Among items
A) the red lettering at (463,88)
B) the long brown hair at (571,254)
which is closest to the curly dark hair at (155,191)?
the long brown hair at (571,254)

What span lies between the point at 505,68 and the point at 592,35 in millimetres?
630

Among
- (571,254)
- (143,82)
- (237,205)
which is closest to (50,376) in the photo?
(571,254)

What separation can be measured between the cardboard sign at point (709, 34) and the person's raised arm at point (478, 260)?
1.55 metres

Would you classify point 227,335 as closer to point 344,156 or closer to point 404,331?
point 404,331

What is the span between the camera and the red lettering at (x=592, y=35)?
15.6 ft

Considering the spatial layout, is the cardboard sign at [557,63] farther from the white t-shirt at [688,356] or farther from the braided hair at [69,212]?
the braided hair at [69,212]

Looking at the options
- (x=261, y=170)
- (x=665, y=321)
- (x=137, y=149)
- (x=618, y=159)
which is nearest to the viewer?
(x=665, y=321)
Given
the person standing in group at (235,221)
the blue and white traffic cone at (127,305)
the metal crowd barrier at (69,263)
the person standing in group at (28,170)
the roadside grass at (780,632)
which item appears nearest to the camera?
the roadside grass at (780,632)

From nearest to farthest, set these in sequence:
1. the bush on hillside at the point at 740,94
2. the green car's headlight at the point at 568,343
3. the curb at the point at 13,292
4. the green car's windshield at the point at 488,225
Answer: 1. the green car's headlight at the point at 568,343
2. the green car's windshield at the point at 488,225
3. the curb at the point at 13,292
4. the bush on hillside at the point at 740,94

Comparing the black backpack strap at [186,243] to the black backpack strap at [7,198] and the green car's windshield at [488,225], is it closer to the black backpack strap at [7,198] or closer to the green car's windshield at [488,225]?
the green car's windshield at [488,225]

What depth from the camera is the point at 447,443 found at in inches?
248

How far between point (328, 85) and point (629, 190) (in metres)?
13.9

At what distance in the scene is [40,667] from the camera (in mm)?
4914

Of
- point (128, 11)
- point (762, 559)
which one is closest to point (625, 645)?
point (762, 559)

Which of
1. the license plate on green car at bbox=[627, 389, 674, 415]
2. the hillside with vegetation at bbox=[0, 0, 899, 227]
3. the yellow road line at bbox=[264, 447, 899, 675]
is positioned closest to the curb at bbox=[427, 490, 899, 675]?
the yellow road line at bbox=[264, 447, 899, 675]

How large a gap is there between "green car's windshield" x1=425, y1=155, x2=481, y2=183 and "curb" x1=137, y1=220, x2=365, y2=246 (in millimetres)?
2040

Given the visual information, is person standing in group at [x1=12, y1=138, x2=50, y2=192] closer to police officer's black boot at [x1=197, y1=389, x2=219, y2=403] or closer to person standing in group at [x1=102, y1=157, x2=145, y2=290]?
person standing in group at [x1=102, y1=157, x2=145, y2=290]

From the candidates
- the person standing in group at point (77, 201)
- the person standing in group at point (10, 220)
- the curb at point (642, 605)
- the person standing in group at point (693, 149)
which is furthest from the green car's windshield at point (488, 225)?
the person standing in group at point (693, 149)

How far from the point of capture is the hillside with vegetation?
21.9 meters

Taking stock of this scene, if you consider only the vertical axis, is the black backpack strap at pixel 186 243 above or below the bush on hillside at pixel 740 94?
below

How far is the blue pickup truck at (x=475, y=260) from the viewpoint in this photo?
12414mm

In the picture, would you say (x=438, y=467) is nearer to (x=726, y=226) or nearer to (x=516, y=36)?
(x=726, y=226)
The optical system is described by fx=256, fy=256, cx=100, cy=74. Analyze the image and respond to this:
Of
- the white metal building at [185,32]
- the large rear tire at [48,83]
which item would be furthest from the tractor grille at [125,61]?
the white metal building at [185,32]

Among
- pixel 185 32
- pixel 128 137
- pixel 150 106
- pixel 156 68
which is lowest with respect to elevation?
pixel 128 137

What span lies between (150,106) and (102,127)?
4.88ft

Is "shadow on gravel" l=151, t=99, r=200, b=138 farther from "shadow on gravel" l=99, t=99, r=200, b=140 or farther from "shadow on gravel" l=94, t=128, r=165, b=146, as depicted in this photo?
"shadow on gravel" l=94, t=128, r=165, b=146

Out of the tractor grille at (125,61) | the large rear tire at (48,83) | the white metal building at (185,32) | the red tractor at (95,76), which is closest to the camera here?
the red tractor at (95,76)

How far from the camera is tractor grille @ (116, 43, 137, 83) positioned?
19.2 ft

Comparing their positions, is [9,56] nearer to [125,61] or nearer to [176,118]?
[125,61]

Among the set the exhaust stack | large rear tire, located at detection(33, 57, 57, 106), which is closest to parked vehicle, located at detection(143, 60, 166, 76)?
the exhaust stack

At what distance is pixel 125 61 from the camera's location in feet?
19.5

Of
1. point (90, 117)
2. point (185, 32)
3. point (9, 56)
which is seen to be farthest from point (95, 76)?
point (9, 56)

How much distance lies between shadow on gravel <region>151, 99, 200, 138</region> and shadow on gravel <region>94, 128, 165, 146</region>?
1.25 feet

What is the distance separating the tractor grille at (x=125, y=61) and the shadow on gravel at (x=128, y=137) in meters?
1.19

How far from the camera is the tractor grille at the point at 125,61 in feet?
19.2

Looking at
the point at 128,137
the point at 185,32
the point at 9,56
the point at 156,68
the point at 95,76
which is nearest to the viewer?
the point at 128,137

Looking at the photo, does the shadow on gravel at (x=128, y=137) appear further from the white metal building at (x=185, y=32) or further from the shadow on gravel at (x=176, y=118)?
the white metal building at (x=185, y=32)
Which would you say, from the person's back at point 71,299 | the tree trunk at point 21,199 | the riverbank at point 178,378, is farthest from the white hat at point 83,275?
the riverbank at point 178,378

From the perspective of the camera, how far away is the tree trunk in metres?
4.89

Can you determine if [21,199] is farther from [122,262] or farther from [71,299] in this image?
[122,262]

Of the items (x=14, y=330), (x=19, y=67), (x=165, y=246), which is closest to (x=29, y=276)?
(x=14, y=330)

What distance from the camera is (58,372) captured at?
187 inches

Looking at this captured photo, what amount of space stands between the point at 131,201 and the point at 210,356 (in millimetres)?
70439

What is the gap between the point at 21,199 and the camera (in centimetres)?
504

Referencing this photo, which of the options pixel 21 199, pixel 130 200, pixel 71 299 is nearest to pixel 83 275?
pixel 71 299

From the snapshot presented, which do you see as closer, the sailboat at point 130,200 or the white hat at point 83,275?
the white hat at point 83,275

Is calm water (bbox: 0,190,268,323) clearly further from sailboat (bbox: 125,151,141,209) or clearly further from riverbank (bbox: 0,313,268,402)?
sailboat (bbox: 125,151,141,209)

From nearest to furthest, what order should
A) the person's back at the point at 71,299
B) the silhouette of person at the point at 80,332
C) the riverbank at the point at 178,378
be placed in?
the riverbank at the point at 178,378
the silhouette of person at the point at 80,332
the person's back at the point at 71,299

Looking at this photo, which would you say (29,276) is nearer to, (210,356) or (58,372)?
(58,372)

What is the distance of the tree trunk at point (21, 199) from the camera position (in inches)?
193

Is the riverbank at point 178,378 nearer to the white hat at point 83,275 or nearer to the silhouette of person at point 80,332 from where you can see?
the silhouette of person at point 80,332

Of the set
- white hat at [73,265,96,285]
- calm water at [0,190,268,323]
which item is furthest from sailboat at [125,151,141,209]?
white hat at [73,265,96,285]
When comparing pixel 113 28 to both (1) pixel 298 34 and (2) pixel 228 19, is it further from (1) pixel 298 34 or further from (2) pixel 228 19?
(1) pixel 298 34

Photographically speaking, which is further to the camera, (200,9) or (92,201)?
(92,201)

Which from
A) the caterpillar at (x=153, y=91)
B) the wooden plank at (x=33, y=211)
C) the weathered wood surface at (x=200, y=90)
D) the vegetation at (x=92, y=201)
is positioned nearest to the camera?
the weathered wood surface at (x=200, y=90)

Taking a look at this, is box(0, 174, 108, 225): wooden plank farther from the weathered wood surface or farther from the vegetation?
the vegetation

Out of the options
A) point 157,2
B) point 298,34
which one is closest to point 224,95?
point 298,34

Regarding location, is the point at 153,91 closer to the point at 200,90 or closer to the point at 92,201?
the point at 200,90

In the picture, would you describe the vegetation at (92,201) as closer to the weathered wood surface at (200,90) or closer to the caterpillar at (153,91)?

Problem to solve
Render everything above, from the line containing "From the candidates" down to the line containing "21.9 meters", both included, as a JSON list of strings with one string per line and blank lines left out.

Solved exercise
[
  "From the candidates",
  "- the person standing in group at point (77, 201)",
  "- the person standing in group at point (10, 220)",
  "- the curb at point (642, 605)",
  "- the person standing in group at point (693, 149)",
  "which is furthest from the green car's windshield at point (488, 225)?",
  "the person standing in group at point (693, 149)",
  "How far from the point of capture is the hillside with vegetation?",
  "21.9 meters"
]